▶ _TASK DESCRIPTION_:
Reproduce every one of the records below verbatim, keeping each line as it appears.

▶ _EXTRACTED ENTRIES_:
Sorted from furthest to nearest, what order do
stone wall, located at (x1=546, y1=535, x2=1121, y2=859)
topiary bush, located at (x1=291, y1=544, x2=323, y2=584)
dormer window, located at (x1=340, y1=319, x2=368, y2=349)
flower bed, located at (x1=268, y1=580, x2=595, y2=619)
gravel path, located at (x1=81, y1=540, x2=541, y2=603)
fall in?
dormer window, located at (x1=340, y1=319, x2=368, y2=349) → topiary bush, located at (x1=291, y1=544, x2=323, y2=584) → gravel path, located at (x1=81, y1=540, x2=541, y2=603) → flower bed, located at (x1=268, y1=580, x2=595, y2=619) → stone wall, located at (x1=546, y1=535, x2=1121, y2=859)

▶ _SOLVED EXERCISE_:
Sorted from furthest to nearest, what order do
stone wall, located at (x1=546, y1=535, x2=1121, y2=859)
topiary bush, located at (x1=291, y1=544, x2=323, y2=584)
dormer window, located at (x1=340, y1=319, x2=368, y2=349)
flower bed, located at (x1=268, y1=580, x2=595, y2=619)
gravel path, located at (x1=81, y1=540, x2=541, y2=603)
fall in?
dormer window, located at (x1=340, y1=319, x2=368, y2=349) → topiary bush, located at (x1=291, y1=544, x2=323, y2=584) → gravel path, located at (x1=81, y1=540, x2=541, y2=603) → flower bed, located at (x1=268, y1=580, x2=595, y2=619) → stone wall, located at (x1=546, y1=535, x2=1121, y2=859)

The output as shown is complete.